Appeal of KENNETH R., on behalf of his daughter, Deneen R., from action of the Board of Education of the Garden City Union Free School District regarding residency.

Decision No. 12,750

(July 17, 1992)

Cullen and Dykman, Esqs., attorneys for respondent, Thomas B.Wassel, Esq., and Carl

A. Laske, Esq., of counsel

SOBOL, Commissioner.--Petitioner appeals from respondent's determination that he is not a resident of the Garden City Union Free School District and excluding his daughter from attendance in its public schools. This is the second time petitioner has appealed this residency determination, which I previously upheld in Appeal of Kenneth R., 30 Ed Dept Rep 297. The appeal must be dismissed.

Because petitioner is appealing a prior determination of the Commissioner of Education, this appeal will be treated as an application to reopen. An application to reopen an appeal is governed by 8 NYCRR '276.8, which requires such applications to be served within 30 days of the decision sought to be reopened (Application of the Bd. of Educ. of the Monroe-Woodbury Central School District, 28 Ed Dept Rep 115; Application of Young, 28 id. 90). Petitioner commenced this appeal on September 10, 1991, more than six months after my prior decision had been issued. Petitioner attempts to excuse his delay by claiming that he believed he would be returning to live in Garden City and that further legal action would, therefore, be unnecessary. Because petitioner offers no evidence of his attempts since my prior decision to relocate to Garden City, his explanation is insufficient to excuse the delay. Therefore, the appeal must be dismissed as untimely.

Even if the appeal had been timely, I would still be constrained to dismiss it on the merits. Section 276.8 provides:

Applications for reopening are addressed solely to the discretion of the Commissioner, and will not be granted in the absence of a showing that the decision which is the subject of such application was rendered under a misapprehension as to the facts or that there is new and material evidence which was not available at the time the original decision was made.

(Appeal of Coleman, 31 Ed Dept Rep 211; Appeal of Burke, 28 id. 205; Appeal of Brann, 25 id. 88)

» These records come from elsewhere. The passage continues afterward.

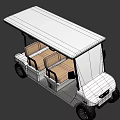 White Four Seat Golf Cart Featuring Black Canopy And Beige Seats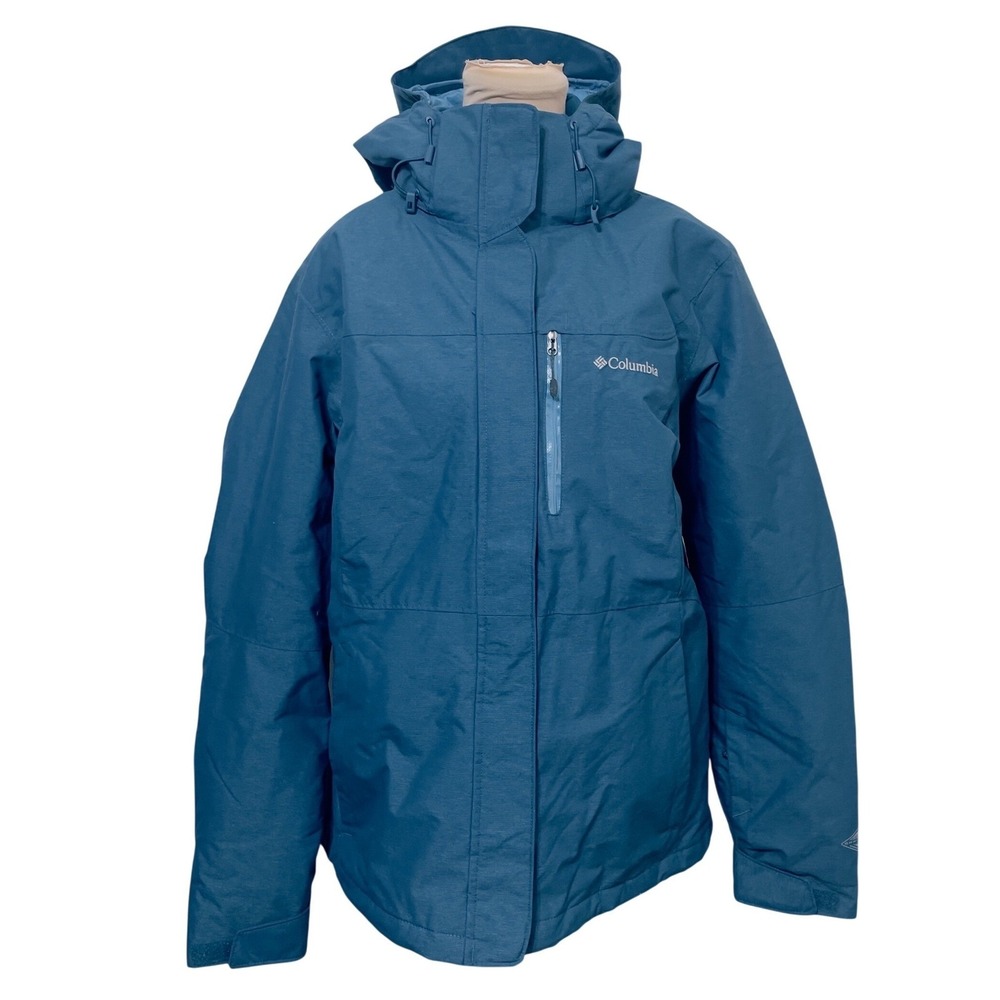 Columbia Women Blue Omni-Heat Hooded Winter Jacket XL Outdoor Hiking Ski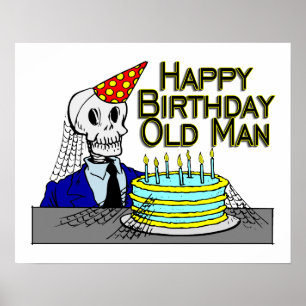 Póster Feliz Aniversário Homem Velho da Aranha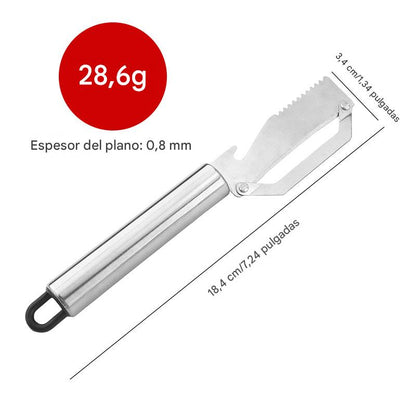 ✅【¡Compra 1 y llévate 1 gratis!】🧅🔪 Pelador de cocina multifuncional 3 en 1: ¡Pela, corta y abre tapones de botellas! 🔥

Petitioner presents no evidence that the decision was rendered under a misapprehension of facts and offers no new and material evidence which was unavailable at the time the original decision was made. Although petitioner continues to assert he is homeless because he hopes to return to Garden City and is clearly dissatisfied with his current living arrangement, he also admits that his daughter was living with him continuously in Queens since he sold his house in July 1988, the date of his original appeal. He also alleges for the first time that he was illegally denied an opportunity to rent an apartment in Garden City in July 1990. While not determinative, I note that this information was available at the time of the original appeal and, therefore, will not be considered here.

Otherwise, petitioner reiterates in this petition essentially the same arguments raised and rejected in the original appeal. An application for reopening is not intended to provide an opportunity for reargument of a prior decision on the law (Appeal of Coleman, supra; Application of Ferris, 30 id. 444; Appeal of Burke, supra). Assuming that petitioner intends to return to Garden City, the facts in this case establish, nonetheless, that he sold his home there in 1990 and has been living outside the district since that time (Appeal of Kenneth R., supra). Since the basis of my earlier original decision is applicable today, petitioner provides no legal basis to reopen the prior decision and the application must be dismissed.